Markus moved his head and hit him once and knocked him out. And now he was sorry he had done this.

Ginnish had started saying he was going to murder everyone on the reserve after the money was gone. Markus couldn’t bring himself to arrest him and sent a white officer instead.

Ginnish had smiled and shrugged.

“They all betrayed me,” he had said. “That Markus especially—he betrays everyone.”

Markus had looked at the pictures of Roger’s old house, and he knew what had happened. Joel Ginnish had wanted to hit the propane tank, or the sign Roger had planted in defiance. He couldn’t fire straight. Markus knew that. Joel Ginnish never hit a thing on the first shot.

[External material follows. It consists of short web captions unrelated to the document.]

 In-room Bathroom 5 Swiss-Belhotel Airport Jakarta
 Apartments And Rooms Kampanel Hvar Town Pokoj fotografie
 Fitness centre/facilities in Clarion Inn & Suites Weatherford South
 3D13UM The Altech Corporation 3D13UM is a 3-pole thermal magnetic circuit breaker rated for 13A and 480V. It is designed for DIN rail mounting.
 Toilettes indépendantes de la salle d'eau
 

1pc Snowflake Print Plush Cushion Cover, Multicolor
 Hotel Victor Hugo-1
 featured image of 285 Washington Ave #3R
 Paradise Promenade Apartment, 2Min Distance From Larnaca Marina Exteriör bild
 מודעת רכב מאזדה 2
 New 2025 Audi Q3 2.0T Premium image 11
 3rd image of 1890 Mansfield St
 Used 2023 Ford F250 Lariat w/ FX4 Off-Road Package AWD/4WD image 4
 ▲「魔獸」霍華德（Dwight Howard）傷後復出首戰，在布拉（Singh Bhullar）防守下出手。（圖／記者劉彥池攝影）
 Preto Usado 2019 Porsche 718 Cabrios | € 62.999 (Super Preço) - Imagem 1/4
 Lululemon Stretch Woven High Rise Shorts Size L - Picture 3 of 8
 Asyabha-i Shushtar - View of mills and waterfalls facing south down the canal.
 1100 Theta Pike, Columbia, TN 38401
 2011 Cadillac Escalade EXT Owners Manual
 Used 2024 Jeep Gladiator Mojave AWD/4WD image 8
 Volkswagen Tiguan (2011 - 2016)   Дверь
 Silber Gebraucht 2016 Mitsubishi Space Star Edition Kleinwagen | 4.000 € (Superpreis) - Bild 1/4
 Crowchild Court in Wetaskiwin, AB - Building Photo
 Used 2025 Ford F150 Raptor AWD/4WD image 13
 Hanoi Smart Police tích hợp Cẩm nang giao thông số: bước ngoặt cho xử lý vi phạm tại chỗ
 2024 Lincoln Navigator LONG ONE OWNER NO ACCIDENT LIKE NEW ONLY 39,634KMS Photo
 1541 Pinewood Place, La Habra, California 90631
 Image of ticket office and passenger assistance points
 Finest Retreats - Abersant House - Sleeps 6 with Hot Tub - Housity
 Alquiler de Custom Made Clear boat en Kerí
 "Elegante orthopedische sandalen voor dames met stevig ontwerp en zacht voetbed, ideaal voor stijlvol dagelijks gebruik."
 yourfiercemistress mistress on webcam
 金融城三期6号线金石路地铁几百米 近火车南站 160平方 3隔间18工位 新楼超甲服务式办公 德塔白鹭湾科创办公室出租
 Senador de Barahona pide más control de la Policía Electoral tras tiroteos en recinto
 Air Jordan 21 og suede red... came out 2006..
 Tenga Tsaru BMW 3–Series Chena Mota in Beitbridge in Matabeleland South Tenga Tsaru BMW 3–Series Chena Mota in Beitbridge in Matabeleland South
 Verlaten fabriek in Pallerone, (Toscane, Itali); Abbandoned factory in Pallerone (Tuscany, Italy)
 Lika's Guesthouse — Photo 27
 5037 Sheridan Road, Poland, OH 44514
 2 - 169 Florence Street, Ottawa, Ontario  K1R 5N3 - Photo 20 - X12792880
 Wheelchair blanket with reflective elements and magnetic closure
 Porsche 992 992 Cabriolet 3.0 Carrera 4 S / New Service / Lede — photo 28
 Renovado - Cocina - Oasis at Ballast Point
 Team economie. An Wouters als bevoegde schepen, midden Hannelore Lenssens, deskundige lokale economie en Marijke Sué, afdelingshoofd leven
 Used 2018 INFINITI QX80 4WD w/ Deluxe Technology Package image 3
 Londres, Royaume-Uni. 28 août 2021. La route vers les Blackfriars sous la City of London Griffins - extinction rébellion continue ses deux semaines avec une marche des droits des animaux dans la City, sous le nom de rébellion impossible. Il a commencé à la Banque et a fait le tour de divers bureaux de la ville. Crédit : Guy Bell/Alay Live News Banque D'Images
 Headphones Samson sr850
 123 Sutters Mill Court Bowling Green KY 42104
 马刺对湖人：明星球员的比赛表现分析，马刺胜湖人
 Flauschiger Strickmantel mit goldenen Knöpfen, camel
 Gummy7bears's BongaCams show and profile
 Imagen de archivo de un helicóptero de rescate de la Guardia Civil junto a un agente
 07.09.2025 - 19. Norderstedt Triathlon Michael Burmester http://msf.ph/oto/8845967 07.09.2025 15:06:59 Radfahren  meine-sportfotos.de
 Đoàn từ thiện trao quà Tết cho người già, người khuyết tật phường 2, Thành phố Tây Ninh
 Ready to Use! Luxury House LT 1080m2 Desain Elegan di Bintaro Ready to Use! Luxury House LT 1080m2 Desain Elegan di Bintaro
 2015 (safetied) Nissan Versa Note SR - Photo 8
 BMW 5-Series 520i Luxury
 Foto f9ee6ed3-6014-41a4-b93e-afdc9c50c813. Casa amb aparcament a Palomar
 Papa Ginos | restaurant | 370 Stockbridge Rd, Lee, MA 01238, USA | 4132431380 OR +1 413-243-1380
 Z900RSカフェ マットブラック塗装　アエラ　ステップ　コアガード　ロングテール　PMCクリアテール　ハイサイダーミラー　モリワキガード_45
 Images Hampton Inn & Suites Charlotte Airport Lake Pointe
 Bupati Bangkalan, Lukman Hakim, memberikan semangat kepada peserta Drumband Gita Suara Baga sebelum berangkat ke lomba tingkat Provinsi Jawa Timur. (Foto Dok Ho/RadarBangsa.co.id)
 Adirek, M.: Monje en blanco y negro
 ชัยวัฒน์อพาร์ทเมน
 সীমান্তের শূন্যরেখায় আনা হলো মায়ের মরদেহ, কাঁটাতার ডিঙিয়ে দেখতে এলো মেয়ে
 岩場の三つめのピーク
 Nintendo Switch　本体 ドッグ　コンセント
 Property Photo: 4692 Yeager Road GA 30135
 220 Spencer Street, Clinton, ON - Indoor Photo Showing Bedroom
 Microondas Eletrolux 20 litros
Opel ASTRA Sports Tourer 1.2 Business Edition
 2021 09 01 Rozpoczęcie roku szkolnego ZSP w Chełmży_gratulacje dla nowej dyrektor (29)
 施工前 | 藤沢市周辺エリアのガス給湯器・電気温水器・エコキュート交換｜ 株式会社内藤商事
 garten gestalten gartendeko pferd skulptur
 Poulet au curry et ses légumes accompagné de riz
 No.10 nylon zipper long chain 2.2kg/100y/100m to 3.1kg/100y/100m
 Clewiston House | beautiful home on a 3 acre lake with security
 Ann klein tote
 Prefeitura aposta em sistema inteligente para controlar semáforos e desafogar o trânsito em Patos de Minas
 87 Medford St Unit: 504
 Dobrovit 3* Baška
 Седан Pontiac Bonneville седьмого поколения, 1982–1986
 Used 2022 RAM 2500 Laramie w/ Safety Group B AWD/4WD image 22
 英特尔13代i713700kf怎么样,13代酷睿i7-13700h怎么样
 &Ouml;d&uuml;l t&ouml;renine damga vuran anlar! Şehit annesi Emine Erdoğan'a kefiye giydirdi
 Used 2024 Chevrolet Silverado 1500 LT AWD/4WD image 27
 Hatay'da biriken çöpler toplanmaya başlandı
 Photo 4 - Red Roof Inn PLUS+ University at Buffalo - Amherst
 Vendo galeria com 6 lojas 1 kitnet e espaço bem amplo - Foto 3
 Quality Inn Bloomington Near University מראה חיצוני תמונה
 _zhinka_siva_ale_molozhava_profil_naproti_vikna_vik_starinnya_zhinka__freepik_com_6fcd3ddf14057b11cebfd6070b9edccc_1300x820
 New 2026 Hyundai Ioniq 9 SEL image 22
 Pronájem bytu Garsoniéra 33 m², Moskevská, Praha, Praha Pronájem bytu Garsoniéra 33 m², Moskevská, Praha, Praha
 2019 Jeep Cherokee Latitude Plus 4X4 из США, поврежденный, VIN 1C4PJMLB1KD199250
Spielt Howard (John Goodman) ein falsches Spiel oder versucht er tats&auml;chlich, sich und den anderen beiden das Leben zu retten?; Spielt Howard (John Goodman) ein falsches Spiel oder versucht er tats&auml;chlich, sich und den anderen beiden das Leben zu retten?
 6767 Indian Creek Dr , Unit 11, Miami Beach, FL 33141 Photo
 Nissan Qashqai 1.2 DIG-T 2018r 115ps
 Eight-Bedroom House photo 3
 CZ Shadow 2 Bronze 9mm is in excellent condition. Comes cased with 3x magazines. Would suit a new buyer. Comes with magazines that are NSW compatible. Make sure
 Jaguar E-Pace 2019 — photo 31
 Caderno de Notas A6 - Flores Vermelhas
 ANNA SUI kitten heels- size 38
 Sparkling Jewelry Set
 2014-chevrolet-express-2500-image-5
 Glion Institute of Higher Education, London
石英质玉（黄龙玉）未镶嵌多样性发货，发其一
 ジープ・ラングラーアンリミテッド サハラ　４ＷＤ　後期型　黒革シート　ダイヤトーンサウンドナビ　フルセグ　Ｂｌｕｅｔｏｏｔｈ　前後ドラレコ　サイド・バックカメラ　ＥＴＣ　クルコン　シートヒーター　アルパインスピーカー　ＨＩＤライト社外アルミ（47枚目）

And he had fired high and to the right just as Little Joe was running toward the house.

This is what Markus had suspected since September, when he had sighted in his .306.

“Someday you will figure it all out,” Amos had said. For he himself, as an old man, had already done so.

Both had sighted enough rifles to know.

Old George had not opened the envelope. He was too frightened. But he did not destroy it either. He was too frightened.

Brice still sent George free birdseed for his budgies.

“Why?” asked Markus.

“Well, first of all he likes budgies, and second, I am his mother’s brother—and was the one who cared for him.”

George Morrissey could not bring himself to turn this envelope over to the police. But since both Brice and Morrissey always believed that Roger had killed Little Joe Barnaby, why open this letter and put others
in trouble? So the letter, which was never supposed to be in Markus’s possession when Brice was alive, came into his possession now.

In his room in Saint John, Markus had nine hours without a cigarette, and began to pace the floor. He paced the floor for a long time, until his cell phone rang. It was Sam Dulse, who had promised to phone him every night to see if he was smoking, and to come down to visit him on the weekend.

He didn’t pick it up.

“One more cigarette more or less won’t kill me,” he said instead.

He lit a cigarette and lay back on the couch and watched the hockey game on the small black-and-white TV provided. He knew poor Sam had been having an affair long before he and she had broken up. He was never home, he supposed—and the Savage case had consumed most of his life without his knowing. He had heard from friends about this fellow doctor whom she drove back and forth to work with. This self-aggrandizing doctor who believed those in his care were in his control.

Markus shrugged and said to himself, “Forget it.”

It had taken him six months to mention it to her. They were in the living room, and she had just come home from work. He remembered it was raining, in July, just before they were to go on vacation. He stared at the flowers out in the box as rain came and laced the window.

He simply mentioned the man’s name. She jumped up from the couch and ran to the bathroom and locked the door. It was as if he had hit her—although he never would.

He left the next day, with a little suitcase, and found the apartment near his reserve. She tried to make it up.

“It was over long ago,” she kept saying. “He never mattered to me. You do. It was a mistake!”

“Mistakes happen, for sure,” Markus said. At any rate he did not go home.

Everyone goes away.

He was supposed to go to a support group about his smoking. Samantha had registered him. It was held in the palliative care unit in Saint John Regional Hospital. He didn’t get around to it.

George had given him the letter—if he promised to feed the budgies. So what else could he do?